Table of Contents
Assessing speaking is an extremely difficult task. The goal of this review is to see what researchers have to say about speaking assessments and tests. The paper includes an overview of the theoretical models of speaking assessment. A brief review of literature is performed. Implications for teaching practice are provided. The basic idea underlying the current work is that the current state of speaking assessments raises more questions than it can reasonably answer. Therefore, teachers should follow a set of recommendations in order to ensure that the results of their language assessments are valid.
Keywords: assessing, speaking, test, model, language, skills.
Today’s scholars and practitioners in teaching/learning generally agree that, of all macroskills of language, speaking, particularly second-language speaking, is extremely difficult to assess.

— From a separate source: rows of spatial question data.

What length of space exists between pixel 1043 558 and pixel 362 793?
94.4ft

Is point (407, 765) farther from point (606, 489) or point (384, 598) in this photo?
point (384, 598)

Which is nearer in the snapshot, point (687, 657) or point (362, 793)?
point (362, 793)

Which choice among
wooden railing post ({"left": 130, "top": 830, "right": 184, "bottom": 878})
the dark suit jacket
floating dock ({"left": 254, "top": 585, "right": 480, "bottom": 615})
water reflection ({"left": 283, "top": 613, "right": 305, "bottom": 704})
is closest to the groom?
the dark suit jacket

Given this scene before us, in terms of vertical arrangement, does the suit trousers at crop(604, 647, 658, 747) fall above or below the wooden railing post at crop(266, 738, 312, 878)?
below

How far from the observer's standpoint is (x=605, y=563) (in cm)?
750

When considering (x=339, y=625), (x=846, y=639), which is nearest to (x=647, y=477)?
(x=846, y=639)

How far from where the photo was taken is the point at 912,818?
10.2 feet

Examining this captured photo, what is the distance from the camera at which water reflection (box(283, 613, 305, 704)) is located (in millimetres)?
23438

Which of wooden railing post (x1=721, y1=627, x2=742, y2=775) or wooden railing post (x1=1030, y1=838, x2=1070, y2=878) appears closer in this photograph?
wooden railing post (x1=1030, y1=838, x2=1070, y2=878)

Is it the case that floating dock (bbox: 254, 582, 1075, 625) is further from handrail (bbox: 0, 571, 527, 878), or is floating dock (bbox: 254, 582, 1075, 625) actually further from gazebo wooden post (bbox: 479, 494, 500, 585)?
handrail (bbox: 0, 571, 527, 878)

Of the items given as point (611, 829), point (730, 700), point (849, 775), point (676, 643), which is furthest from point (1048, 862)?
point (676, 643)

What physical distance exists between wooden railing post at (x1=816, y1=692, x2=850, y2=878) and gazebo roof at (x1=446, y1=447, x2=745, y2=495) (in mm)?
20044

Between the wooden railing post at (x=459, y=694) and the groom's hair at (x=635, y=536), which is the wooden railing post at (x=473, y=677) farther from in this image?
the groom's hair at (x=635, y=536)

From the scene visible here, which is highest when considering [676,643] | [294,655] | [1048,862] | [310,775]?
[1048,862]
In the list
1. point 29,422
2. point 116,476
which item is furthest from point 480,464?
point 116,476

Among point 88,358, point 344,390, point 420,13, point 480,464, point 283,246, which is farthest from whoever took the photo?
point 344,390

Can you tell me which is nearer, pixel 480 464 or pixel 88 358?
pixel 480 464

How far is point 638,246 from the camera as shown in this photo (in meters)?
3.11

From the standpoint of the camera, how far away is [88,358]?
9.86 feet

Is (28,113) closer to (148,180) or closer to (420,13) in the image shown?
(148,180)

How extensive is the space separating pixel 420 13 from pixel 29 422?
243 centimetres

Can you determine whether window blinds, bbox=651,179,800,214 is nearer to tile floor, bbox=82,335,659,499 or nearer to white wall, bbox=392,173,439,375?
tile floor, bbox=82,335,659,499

Assessing speaking is problematic for numerous theoretical and practical reasons. Very often, tests for assessing speaking lack theoretical grounds. At times, such tests also do not fit into the conditions and requirements of the learning process. Subjective characteristics of teachers and examiners have huge impacts on the way students display their language abilities and the way these language abilities are assessed. Therefore, assessing students’ speaking remains one of the greatest challenges facing teachers in the classroom. The goal of this review is to consider the theoretical underpinnings of speaking assessments/tests and understand what contemporary researchers have to say about the major problems surrounding speaking assessments and their implications for teaching.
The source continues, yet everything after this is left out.